Statistics Engine SPI

This document describes the Floecat-side statistics engine SPI, what it does today, and how to extend it safely.

Why this exists

Historically, statistics reads/writes were wired directly to repository and service code paths. That worked for persisted table/column stats, but did not provide a generic provider-selection layer for:

  • capability-based provider selection
  • sync vs async capture routing
  • connector-specific strategies
  • expression-target compute providers

This SPI introduces that layer while keeping current planner contracts stable.

What is added

Core interfaces and models:

  • StatsCaptureEngine
  • StatsStore
  • StatsCapabilities
  • StatsCaptureRequest
  • StatsCaptureResult
  • StatsEngineRegistry

Module boundaries:

  • core/stats defines SPI contracts and capability/request/result models.
  • service owns runtime orchestration (StatsEngineRegistry) and provider implementations.

Current runtime engines:

  • IcebergNativeStatsCaptureEngine (source-native capture for Iceberg/Glue connectors)
  • DeltaNativeStatsCaptureEngine (source-native capture for Delta/Unity connectors)

Current target support in native engines:

  • TABLE
  • COLUMN
  • FILE

EXPRESSION capture engines are future work.

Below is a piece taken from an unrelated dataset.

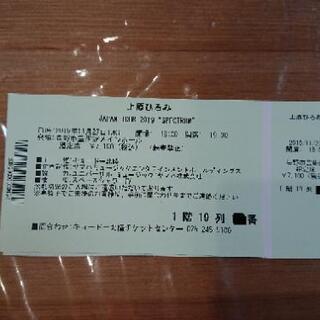 上原ひろみ JAPAN TOUR 2019   11/27 長野...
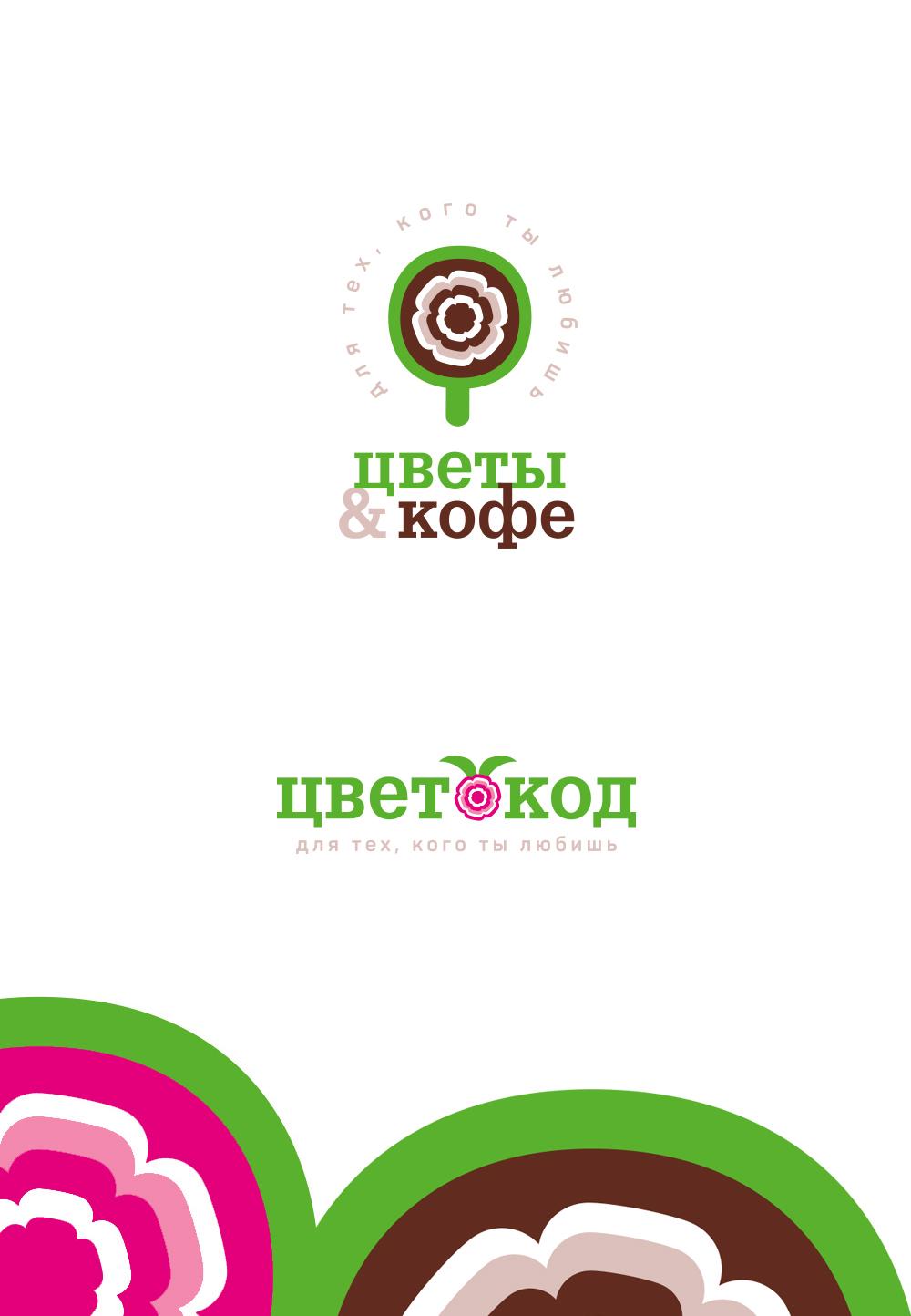 Логотип для ЦВЕТОКОД  фото f_0725d048d3893eba.jpg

StatsCaptureRequest.columnSelectors:

  • optional connector-native selector hints
  • explicit target selection uses batch requests (StatsCaptureBatchRequest) and per-item StatsTarget payloads

Default store:

  • StatsRepository (default OSS StatsStore implementation)

Service wiring:

  • StatsOrchestrator is the internal resolution entrypoint for planner/query reads.
  • StatsEngineRegistry handles capability/priority engine selection for compute capture.
  • StatsCaptureControlPlane is the explicit capture entrypoint for control-plane callers (for example reconciler STATS_ONLY routing); current service implementation delegates to StatsOrchestrator.triggerBatch(batchRequest).
  • Public read/list RPCs remain StatsStore authoritative reads.

Authoritative model:

  • Providers produce stats records through the SPI.
  • Floecat defines canonical stats record semantics and serves authoritative reads; storage backend is pluggable (default OSS deployment uses Floecat-managed persistence).
  • Floecat serves persisted authoritative stats through public APIs.

What this does not do yet

This SPI does not implement by itself:

  • target-native planner payload evolution
  • compute expression engines
  • sync budget orchestration
  • async reconcile policy
  • multi-provider field-level composition

This is intentionally a thin orchestration layer; engine quality/policy evolves independently.

Capability model

Each StatsCaptureEngine advertises:

  • supported connectors (connectors)
  • supported target types (TABLE, FILE, COLUMN, EXPRESSION)
  • supported statistic kinds per target (statisticKindsByTarget)
  • supported execution modes (SYNC, ASYNC)
  • sampling support (NONE, RANDOM_ROW_GROUP, METADATA_GUIDED)

Kind routing note:

  • StatsEngineCapabilities.statisticKindsByTarget is target-specific.
  • Engine selection checks requested kinds against the map entry for the requested target type.
  • Engines should provide a mapping entry for each declared target type.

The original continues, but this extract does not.